Summary and Analysis
Chapter 2
Summary
Chapter II reveals how Solomon Northup came to be lured away from his home in Saratoga Springs and subsequently kidnapped and forced into slavery.
In March 1841, Northup was unemployed and looking for work. While walking in Saratoga Springs, he met Merrill Brown and Abram Hamilton, two “gentlemen of respectable appearance.” They asked about his experience as a violin player and offered Solomon lucrative pay to join them in working for a circus in New York City. Solomon eagerly accepted. The three men traveled to New York City, but the circus was not there. Brown and Hamilton then urged Solomon to go farther to Washington, D.C., which at the time was slave territory. At this point, Northup was not suspicious of them whatsoever. After a day of celebration in Washington, D.C., Northup began to feel sick, though not drunk. On the way to see the physician, he passed out, eventually waking up in darkness—and in chains.
Analysis
The first casualty of the slave trade, according to this portion of Solomon Northup’s narrative, is human integrity. Writing more than a decade after his kidnapping, Northup still has difficulty believing that Brown and Hamilton could be so evil as to feign friendship and then use it as a means of betrayal. He writes, “I know not but they were innocent of the great wickedness of which I now believe them guilty.”
Brown and Hamilton promised Northup work with a circus, which never materialized. They promised he would meet the circus in New York City, which was a lie. Then they promised he’d meet the circus in Washington D.C., which was also a lie. They promised him high wages, but he never got to keep any money they paid him. They promised a quick departure from Washington D.C., then “postponed” it, forcing Northup to stay longer than planned in slave territory. They promised him safety in slave territory, but when he was drugged and ill, Brown and Hamilton disappeared.

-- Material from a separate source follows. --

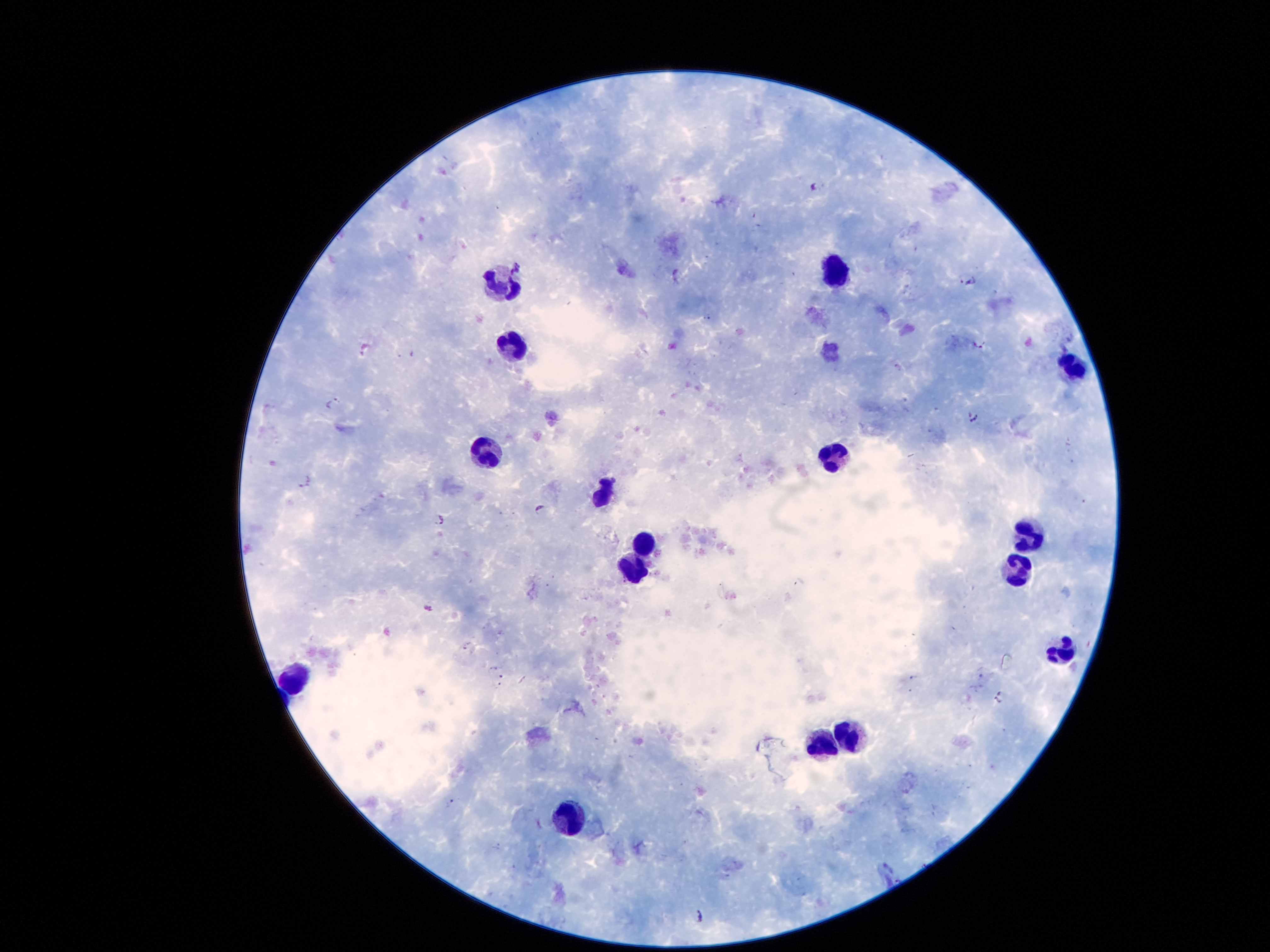

Approximate centers as (x, y) in pixels. Malaria parasite locations: (819, 185), (754, 215), (679, 275), (968, 279), (707, 316), (977, 345), (366, 347), (332, 401), (974, 417), (304, 482), (540, 508), (439, 518), (427, 608), (468, 646), (493, 669), (502, 676), (913, 677), (498, 685), (998, 698), (450, 801), (498, 846), (699, 917). Leukocyte locations: (835, 270), (504, 281), (510, 347), (1072, 363), (486, 453), (831, 454), (605, 494), (1028, 539), (643, 547), (634, 566), (1017, 567), (1061, 652), (298, 673), (855, 737), (824, 746), (572, 819). Giemsa stain. Patient malaria status: positive for Plasmodium falciparum. One field from this slide. 100x magnification. Photographed through the microscope eyepiece with a smartphone camera. Thick peripheral-blood smear. Image is 1270×952 pixels.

These two men come to symbolize not only the kind of fraud necessary to keep slavery intact, but also the moral corruption that the slave trade wreaks upon the white race as a whole. Brown and Hamilton show in personal detail how slavery’s demands can turn otherwise good white men into depraved beings who’ll use kindness as an evil deceit. The unspoken warning to Northup’s white contemporaries is clear: The slave trade that corrupted Brown and Hamilton can, and will, corrupt your entire race, too.